On making opening remarks

Columbia must continue to uphold conversation.

By Derek Turner

Published May 1, 2011

What does it mean to start a conversation? Over the past two years, as a columnist for Spectator, I have struggled with this concept. My goal has been to start what usually happens organically, to jump-start discussion without knowing where it will lead. I titled my column “Opening Remarks,” because I imagined that what I wrote would not comprise a dialogue in itself, but would serve as tinder for discourse. Measuring my own success is impossible. However, this process has given me an insight into the state of discussion at Columbia. In many ways it is healthy, robust, and productive. I have certainly experienced conversations with brilliant and thoughtful people who have an earnest desire to understand the world. Such talk is characterized by its length, breadth, and ability to catalyze further consideration. It does not stagnate, but becomes something to share with others—an idea that begs further contribution.

Sadly, our campus has had too few instances of widespread interpersonal discussion. This is in part because the Columbia model of communication frequently resembles trench warfare. Dialogue becomes a slog as individual schools of thought erect the barbed wire of specialized vocabulary, oversensitivity, and hyperbolic rhetoric. A conversation, supposed to be a mutual exchange, becomes a diplomatic ballet to avert offending the sensibilities of the other party. While formalized institutions and departments bring ideas into contact with each other, individuals on the ground often only interact with thinkers of their own persuasion.

Occasionally, we make meaningful connections. Like Paul Bäumer in “All Quiet on the Western Front” who becomes trapped in a hole with a French soldier he has shot, we find ourselves encountering an individual, not a mass. The exchange proves shocking as the faceless corpus of opposition gives way to profoundly human interactions. We are suddenly reminded that there are humans behind the arguments, and, like those rare personal encounters between wartime enemies, our conversations gain perspective. These interactions need not be the exception. I can think of two ways that we can begin the process of increasing the infection of dialogue and recovering the lost ground of intellectual entrenchment.

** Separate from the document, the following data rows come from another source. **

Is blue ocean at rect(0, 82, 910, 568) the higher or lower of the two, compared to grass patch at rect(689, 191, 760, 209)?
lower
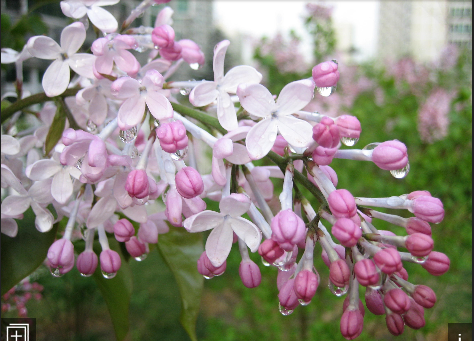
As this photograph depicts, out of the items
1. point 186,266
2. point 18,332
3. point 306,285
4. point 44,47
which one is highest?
point 44,47

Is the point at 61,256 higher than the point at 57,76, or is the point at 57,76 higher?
the point at 57,76

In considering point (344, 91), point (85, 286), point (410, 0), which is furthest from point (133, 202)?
point (410, 0)

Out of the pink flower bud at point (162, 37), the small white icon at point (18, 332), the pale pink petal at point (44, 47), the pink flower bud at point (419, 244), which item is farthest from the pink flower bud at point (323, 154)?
the small white icon at point (18, 332)

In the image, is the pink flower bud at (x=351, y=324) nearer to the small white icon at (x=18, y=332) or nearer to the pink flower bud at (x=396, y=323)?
the pink flower bud at (x=396, y=323)

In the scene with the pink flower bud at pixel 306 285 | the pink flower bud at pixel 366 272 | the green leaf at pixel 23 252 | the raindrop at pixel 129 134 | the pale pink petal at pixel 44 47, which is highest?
the pale pink petal at pixel 44 47

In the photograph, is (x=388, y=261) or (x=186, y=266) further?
(x=186, y=266)

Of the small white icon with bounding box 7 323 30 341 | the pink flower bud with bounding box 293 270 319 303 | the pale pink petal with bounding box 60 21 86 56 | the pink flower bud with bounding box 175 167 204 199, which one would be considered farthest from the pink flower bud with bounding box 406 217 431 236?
the small white icon with bounding box 7 323 30 341

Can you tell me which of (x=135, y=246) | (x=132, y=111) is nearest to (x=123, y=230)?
(x=135, y=246)

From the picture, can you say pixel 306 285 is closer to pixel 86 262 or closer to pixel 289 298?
pixel 289 298
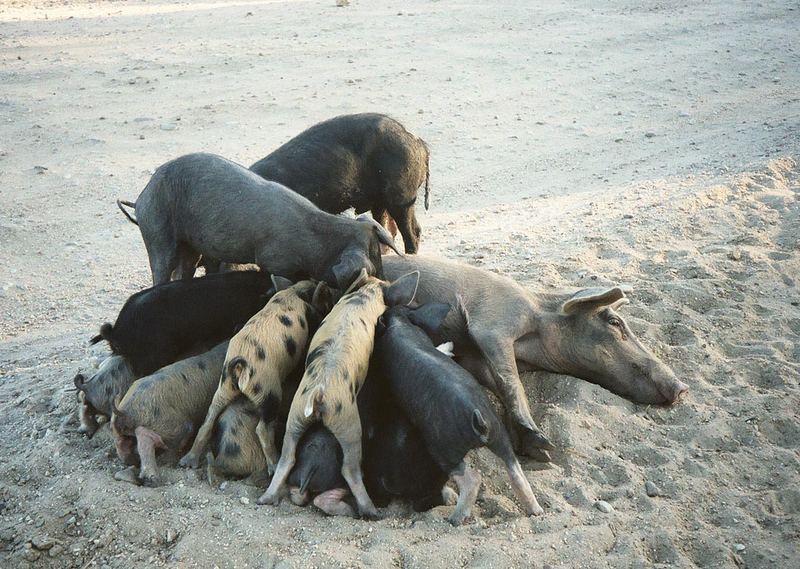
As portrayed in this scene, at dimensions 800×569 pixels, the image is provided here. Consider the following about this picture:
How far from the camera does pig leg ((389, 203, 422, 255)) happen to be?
22.6ft

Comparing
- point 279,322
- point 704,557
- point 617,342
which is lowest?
point 704,557

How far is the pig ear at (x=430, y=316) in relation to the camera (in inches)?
192

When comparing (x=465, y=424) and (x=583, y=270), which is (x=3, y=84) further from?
(x=465, y=424)

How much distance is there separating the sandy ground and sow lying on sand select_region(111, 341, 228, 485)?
8.0 inches

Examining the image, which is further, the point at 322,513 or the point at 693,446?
the point at 693,446

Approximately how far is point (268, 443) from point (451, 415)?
3.26ft

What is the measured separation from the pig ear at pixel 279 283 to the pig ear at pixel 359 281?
1.34 ft

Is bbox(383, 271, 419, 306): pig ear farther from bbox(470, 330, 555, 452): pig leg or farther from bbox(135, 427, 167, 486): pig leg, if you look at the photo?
bbox(135, 427, 167, 486): pig leg

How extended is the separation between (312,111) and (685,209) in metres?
5.52

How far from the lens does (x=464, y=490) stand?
4.09 m

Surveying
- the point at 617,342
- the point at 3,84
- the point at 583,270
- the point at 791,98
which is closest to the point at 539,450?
the point at 617,342

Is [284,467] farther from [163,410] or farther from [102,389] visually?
[102,389]

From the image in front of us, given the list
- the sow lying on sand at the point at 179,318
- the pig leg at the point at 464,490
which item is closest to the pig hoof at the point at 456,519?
the pig leg at the point at 464,490

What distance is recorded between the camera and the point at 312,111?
440 inches
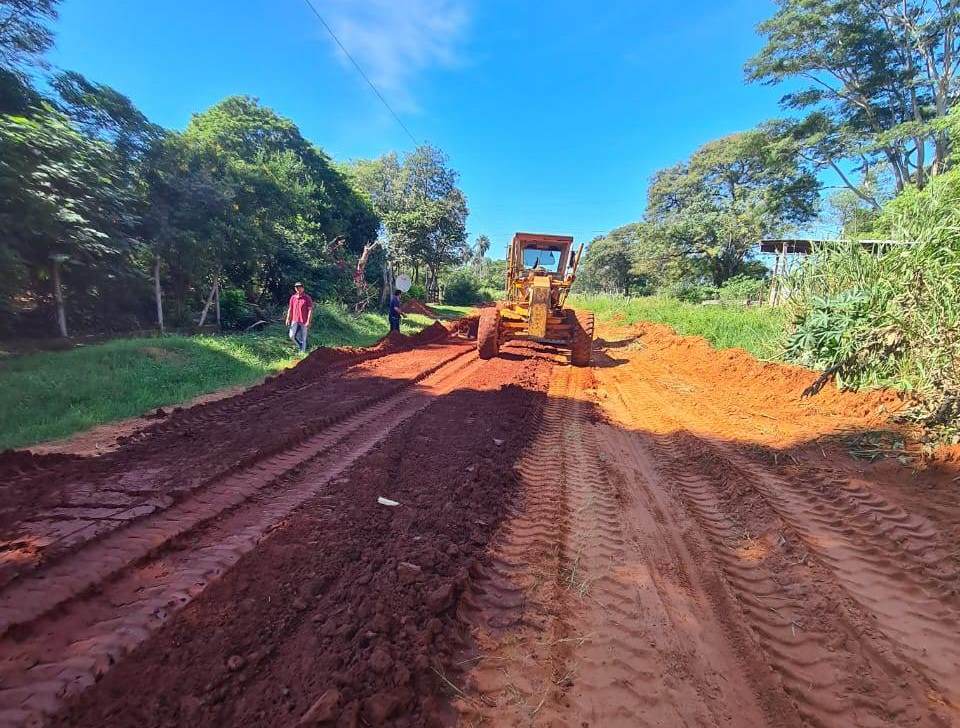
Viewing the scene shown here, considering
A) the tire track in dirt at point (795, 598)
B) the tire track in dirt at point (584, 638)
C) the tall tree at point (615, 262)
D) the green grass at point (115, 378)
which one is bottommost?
the tire track in dirt at point (584, 638)

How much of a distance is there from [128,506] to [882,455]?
691 cm

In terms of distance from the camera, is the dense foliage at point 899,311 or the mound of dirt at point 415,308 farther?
the mound of dirt at point 415,308

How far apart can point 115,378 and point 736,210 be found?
26584 mm

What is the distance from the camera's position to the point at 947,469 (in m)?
4.00

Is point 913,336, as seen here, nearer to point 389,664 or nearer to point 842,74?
point 389,664

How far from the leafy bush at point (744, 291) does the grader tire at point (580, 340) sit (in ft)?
39.4

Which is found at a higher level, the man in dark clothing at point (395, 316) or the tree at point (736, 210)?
the tree at point (736, 210)

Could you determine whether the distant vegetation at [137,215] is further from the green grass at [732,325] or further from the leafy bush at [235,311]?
the green grass at [732,325]

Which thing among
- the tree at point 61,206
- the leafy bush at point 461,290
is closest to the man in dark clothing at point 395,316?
the tree at point 61,206

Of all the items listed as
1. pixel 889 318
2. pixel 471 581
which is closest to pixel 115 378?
pixel 471 581

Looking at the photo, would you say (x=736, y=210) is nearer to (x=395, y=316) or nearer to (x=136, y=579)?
(x=395, y=316)

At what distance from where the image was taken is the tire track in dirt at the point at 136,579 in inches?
73.7

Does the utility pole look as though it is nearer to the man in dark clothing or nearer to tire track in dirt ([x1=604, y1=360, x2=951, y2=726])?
the man in dark clothing

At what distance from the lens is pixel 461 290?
1478 inches
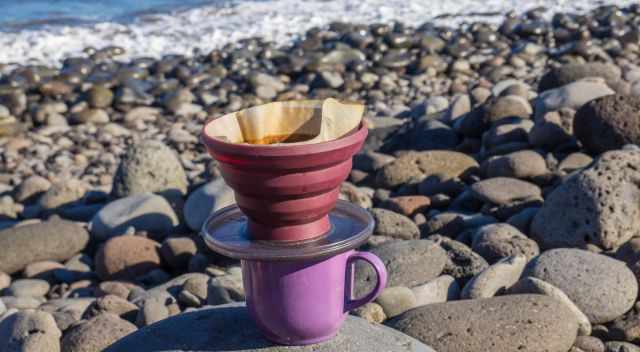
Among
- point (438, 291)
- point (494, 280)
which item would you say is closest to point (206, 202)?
point (438, 291)

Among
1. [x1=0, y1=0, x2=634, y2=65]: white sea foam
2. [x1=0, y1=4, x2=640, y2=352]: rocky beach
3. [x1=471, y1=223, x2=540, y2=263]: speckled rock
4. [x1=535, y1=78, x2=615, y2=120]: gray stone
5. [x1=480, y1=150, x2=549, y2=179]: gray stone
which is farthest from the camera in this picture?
[x1=0, y1=0, x2=634, y2=65]: white sea foam

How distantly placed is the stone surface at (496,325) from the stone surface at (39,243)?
346 cm

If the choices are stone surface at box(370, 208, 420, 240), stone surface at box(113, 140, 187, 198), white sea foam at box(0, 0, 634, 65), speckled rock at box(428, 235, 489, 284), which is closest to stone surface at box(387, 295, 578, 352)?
speckled rock at box(428, 235, 489, 284)

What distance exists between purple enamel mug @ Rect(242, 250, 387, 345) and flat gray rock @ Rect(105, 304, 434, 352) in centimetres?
5

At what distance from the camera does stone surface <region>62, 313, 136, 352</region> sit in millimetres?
4352

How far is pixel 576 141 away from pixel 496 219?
1483 millimetres

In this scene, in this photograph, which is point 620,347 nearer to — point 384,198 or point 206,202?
point 384,198

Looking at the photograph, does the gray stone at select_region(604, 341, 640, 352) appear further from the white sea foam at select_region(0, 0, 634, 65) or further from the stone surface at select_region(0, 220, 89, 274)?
the white sea foam at select_region(0, 0, 634, 65)

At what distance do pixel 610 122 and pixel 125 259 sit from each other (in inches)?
143

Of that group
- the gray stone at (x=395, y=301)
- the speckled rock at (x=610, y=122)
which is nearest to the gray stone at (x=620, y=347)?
the gray stone at (x=395, y=301)

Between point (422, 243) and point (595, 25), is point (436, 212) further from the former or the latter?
point (595, 25)

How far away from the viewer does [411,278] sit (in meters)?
4.70

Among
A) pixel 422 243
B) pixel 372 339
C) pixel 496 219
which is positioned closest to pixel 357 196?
Result: pixel 496 219

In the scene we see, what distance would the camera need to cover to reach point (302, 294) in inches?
110
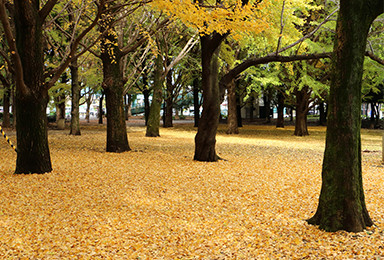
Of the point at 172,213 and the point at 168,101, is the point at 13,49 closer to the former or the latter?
the point at 172,213

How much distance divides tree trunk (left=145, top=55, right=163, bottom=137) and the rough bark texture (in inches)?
259

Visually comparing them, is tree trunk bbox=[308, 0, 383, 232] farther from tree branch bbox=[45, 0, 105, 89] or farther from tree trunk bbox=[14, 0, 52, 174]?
tree trunk bbox=[14, 0, 52, 174]

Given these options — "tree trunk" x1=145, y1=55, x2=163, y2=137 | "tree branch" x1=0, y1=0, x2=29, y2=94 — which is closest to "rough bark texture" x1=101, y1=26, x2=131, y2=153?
"tree branch" x1=0, y1=0, x2=29, y2=94

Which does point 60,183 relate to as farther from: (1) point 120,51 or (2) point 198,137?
(1) point 120,51

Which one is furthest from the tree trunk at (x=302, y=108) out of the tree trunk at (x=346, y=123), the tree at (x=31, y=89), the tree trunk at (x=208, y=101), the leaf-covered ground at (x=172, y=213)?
the tree trunk at (x=346, y=123)

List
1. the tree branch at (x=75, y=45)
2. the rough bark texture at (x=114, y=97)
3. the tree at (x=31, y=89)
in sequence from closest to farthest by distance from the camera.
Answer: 1. the tree branch at (x=75, y=45)
2. the tree at (x=31, y=89)
3. the rough bark texture at (x=114, y=97)

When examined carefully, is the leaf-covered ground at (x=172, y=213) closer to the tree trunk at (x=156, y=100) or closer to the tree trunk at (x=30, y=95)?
the tree trunk at (x=30, y=95)

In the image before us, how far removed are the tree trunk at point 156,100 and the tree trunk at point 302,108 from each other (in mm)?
8858

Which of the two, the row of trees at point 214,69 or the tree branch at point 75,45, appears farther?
the tree branch at point 75,45

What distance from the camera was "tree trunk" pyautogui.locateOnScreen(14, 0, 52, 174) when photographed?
26.9ft

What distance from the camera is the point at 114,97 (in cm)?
1249

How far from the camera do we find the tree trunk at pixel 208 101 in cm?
1045

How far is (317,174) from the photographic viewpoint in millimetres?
9164

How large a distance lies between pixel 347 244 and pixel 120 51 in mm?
10418
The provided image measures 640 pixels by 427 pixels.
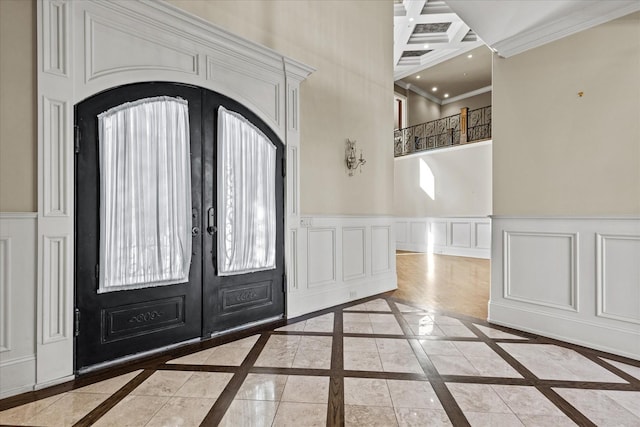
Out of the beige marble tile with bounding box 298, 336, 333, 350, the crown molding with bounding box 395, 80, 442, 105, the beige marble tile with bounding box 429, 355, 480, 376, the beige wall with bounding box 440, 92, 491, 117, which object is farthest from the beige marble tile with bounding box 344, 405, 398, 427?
the beige wall with bounding box 440, 92, 491, 117

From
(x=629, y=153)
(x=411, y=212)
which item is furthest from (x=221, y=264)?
(x=411, y=212)

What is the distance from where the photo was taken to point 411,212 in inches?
444

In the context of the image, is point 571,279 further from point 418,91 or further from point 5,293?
point 418,91

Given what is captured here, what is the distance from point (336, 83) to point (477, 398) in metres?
3.86

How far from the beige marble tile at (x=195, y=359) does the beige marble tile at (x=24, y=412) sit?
756 millimetres

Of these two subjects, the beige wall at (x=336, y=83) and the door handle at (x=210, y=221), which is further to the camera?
the beige wall at (x=336, y=83)

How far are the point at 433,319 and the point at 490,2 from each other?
10.1 ft

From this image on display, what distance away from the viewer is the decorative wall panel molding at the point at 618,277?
2.73 metres

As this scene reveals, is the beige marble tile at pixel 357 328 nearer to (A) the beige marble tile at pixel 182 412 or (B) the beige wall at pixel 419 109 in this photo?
(A) the beige marble tile at pixel 182 412

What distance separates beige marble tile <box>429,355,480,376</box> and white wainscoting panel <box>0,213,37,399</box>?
2.83 m

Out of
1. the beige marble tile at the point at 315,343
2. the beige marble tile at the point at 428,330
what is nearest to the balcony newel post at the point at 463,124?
the beige marble tile at the point at 428,330

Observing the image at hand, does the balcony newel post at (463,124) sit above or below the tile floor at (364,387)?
above

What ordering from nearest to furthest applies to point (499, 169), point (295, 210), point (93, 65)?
point (93, 65), point (499, 169), point (295, 210)

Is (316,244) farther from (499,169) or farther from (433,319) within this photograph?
(499,169)
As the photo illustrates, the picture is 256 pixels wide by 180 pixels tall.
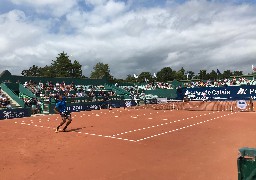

The first relates to the backbone of our education, the Core Curriculum. It has remained the centerpiece of what it means to be educated at Columbia for more than 90 years, mainly because of the academic interpersonal dialogue that it produces. I can think of nothing more beneficial for our personal and intellectual development than placing students from all the departments in CC and SEAS into a room, giving them a common ground of literature or philosophy, and facilitating discussion. Through the many clashes and conciliations of classroom debate we begin to understand each other and ourselves. However, this invaluable experience does not exist without threat. Recently, the Core has moved from being an intellectual environment in which professors considered it an honor to participate in to one that is dominated by graduate students. As regulations about which graduate students can teach increase, there are bound to be larger classes and, consequently, less involved discussion in class. To combat this decline, we cannot rely on others. The powers that be frequently find themselves in a position where larger classes and less qualified instructors are of financial benefit to Columbia. Rather than rely on them, we, as students, need to strenuously reassert the importance of a Core Curriculum defined by intimate class sizes and over-qualified professors. These classes are the beginnings of thoughtful dialogue throughout campus.

Smaller classes alone do not achieve the aim of enriched on-campus dialogue, however. They must be paired with a thoughtful and willing student body. While the intellectual caliber of Columbia’s undergraduates is certainly not lacking, its productivity becomes crippled from a collective tendency to overstretch. Rather than leave room in our schedules to elevate our class work from drudgery to scholarly exploration, we allocate only the bare necessity of time to complete assignments. The remaining time is filled with extracurriculars, community service, and other preoccupations.

Professor Helfand’s advocacy for a tighter cap on class registration cuts to the heart of this problem. He proposes limiting the number of classes that students can take and increasing the substance and teaching time of the remaining courses. He argues convincingly that such a system would promote a more meaningful understanding of the subject material and prompt students to dedicate genuine thought to their studies, not just requisite work hours to complete assignments.

The end goal is to promote what can only be called thoughtfulness. That is the characteristic that serves as the foundation for the considerate and authentic interactions that bring intellectual factions together in an atmosphere of contagious conversation. Absent this virtue, we remain entrenched in the obstinate camps of oppositional conflict. The encounter may evoke stings of disagreement, but the ultimate product is a truly vibrant atmosphere of thinking.

Derek Turner is a Columbia College junior majoring in anthropology and political science. Opening Remarks runs alternate Mondays.